PEM file format, not sure if I answer your question correctly, if not which openssl command should I do to give you the answer ?

[ebourg]

I've been able to reproduce the issue, loading the private key from a PEM file no longer works. Bouncy Castle added a bunch of post quantum crypto algorithms, they are of no use to Jsign but are still required on the classpath.

[hegusung]

Thanks a lot, looking forward to test this !

[ebourg]

In the meantime, if you use a PKCS#12 keystore instead of a key file it should work.

[ebourg]

Upon further investigations:

• Loading encrypted keys doesn't work because essential classes from Bouncy Castle are removed when building the all-in-one jar. This is true only for the command line tool and the Ant task, the Maven and Gradle plugins use the full dependencies and aren't affected.
• The encryption algorithms provided by Bouncy Castle cannot be used if the bcprov jar is embedded in jsign.jar because it breaks the signature required for the security providers. So basically, loading encrypted keys never worked, even with the previous versions of Jsign.

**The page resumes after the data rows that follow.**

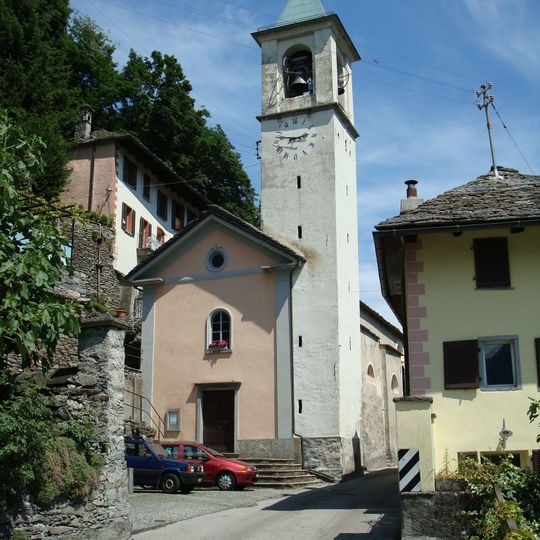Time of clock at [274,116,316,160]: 2:46
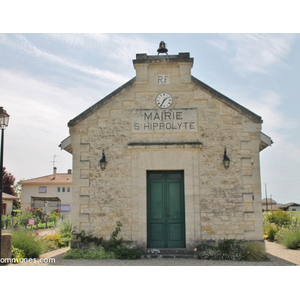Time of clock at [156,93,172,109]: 1:35
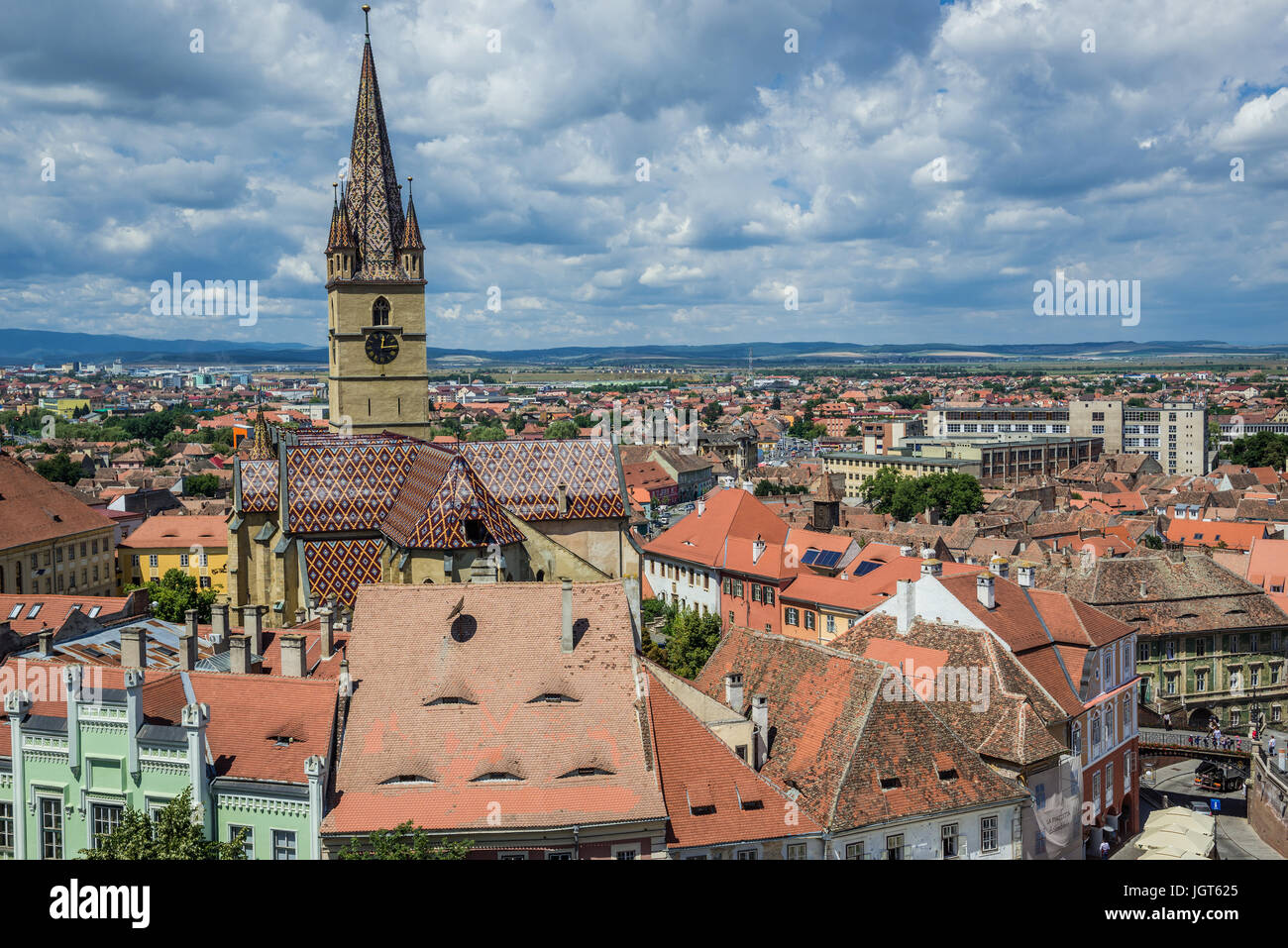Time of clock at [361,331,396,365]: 12:14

I'm tempted to drop the support for encrypted key files from the command line tool and the Ant task, hardware tokens and KMS are becoming the norm anyway.

[ebourg]

A solution for the all-in-one jar would be to use Spring Boot instead of Maven Shade Plugin, that would fix the issue for the command line tool, but not for the Ant task. The jar would become unusable from Ant.

For the Ant task the proper solution would be use the jsign-ant artifact and its dependencies, typically using Ivy to build the classpath.

Alternatively, not using Bouncy Castle to decrypt the key would be fine too.